Answer these questions from the tribunal decision on Mr Brinkley's superannuation charge:
(a) Under which section of the Superannuation Guarantee Administration Act 1992 did the Commissioner raise the charge?
(b) When did Taggart begin as skipper of The Jolene?
(c) What percentage of the catch was the captain entitled to receive?

Excerpt to read:
=====

BRINKLEY v FC of TMembers:
BJ McCabe M
Administrative Appeals Tribunal (sitting as the Small Taxation Claims Tribunal)
MEDIA NEUTRAL CITATION:
 AATA 218
1. Mr Roderick Brinkley has objected to a decision of the Commissioner of Taxation. The Commissioner said that Mr Brinkley failed to make superannuation contributions in respect of his employees. The employees in question were crewmembers on a fishing boat owned by Mr Brinkley. The Commissioner raised a superannuation charge under s 16 of the Superannuation Guarantee Administration Act 1992 (``the SGAA'') in respect of the years ended 30 June 1995 and 30 June 1996. Mr Brinkley says he is not liable to pay the charge, nor was he obliged to make superannuation contributions, because he was not in an employment relationship with the crew.
2. In order to make a decision in this case, I must determine whether Mr Brinkley is an employer and the crew-members were his employees within the meaning of s 12 of SGAA.
The background facts
3. The applicant owned The Jolene, a commercial fishing boat. Prior to purchasing the boat in 1993, he had limited experience in operating a commercial fishing boat. In his evidence, Mr Brinkley said he had been employed by Telecom and occasionally crewed on a fishing boat while on leave from his principal job, or on day trips. When he left Telecom in 1993, he decided to enter the commercial fishing business and purchased The Jolene.
4. Mr Brinkley realised he could not operate the boat himself. He decided to retain an experienced fisherman to captain the vessel. He also employed a deckhand. He entered into an agreement with a skipper, and then a second when the first captain moved on. When the second captain left sometime in the first half of 1994, he approached Mr Brian Taggart. Taggart was an experienced fisherman. Mr Brinkley wanted Taggart to work for him and operate his boat. The applicant said that Taggart commenced employment as skipper of The Jolene in July 1994.
5. When Taggart joined The Jolene, there was no dispute that he was an employee. His remuneration was calculated according to a formula that was apparently common in the industry: as captain, he was entitled to receive 20% of the catch. His deckhand was ordinarily entitled to a 10% share. The applicant accepted there was an obligation to make superannuation contributions on top of that amount, and he enrolled Taggart and the deckhand in a Sunsuper plan and began to make contributions.
6. The applicant was aboard The Jolene for the first trip. There was some trouble: Mr Brinkley's brother had been a deckhand but there was some sort of friction with Taggart, and the applicant put his brother off the vessel when it reached port.
7. During this trip, the applicant said he had a conversation with Mr Taggart. The applicant says Taggart told him of his marital problems. Taggart is also alleged to have said that his wife was in receipt of a deserted wife's benefit. During the course of the discussion, the applicant told Taggart of the danger of his wages being subjected to a garnishee order should he become liable to pay maintenance to his wife. The applicant says that he and Taggart thought it might be best for Taggart if they restructured their relationship to make Taggart's pay less accessible to his wife.

=====

Extracted records:
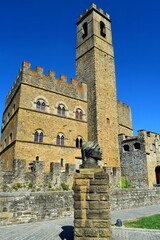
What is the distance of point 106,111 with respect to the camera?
76.6ft

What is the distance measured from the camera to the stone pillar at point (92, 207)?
555 centimetres

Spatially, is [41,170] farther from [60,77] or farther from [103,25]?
[103,25]

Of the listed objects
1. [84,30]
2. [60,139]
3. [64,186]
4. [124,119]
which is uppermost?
[84,30]

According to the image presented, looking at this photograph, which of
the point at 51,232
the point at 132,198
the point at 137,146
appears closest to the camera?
the point at 51,232

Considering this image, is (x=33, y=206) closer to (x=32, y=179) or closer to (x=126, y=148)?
(x=32, y=179)

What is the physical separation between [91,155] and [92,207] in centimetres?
151

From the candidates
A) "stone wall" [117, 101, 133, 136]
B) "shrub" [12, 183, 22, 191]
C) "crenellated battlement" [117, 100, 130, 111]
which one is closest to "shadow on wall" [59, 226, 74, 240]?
"shrub" [12, 183, 22, 191]

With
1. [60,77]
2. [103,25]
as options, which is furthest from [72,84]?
[103,25]

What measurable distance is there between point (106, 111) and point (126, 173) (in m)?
7.26

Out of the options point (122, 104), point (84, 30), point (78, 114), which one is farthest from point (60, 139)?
point (84, 30)

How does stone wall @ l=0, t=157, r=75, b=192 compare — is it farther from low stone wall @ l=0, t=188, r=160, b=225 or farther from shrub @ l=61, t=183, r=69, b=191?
low stone wall @ l=0, t=188, r=160, b=225

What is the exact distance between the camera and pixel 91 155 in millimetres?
6367

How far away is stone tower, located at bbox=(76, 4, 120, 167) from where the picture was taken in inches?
875

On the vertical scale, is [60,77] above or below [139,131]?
above
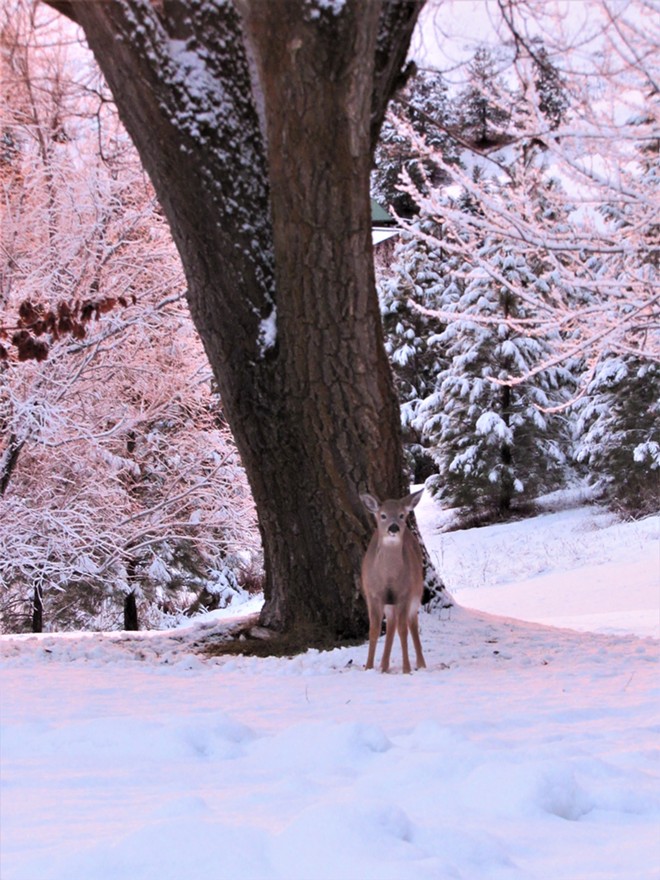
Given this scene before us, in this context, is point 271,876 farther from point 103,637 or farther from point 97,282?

=====

Solution to this exercise:
(a) Section 16
(b) July 1994
(c) 20%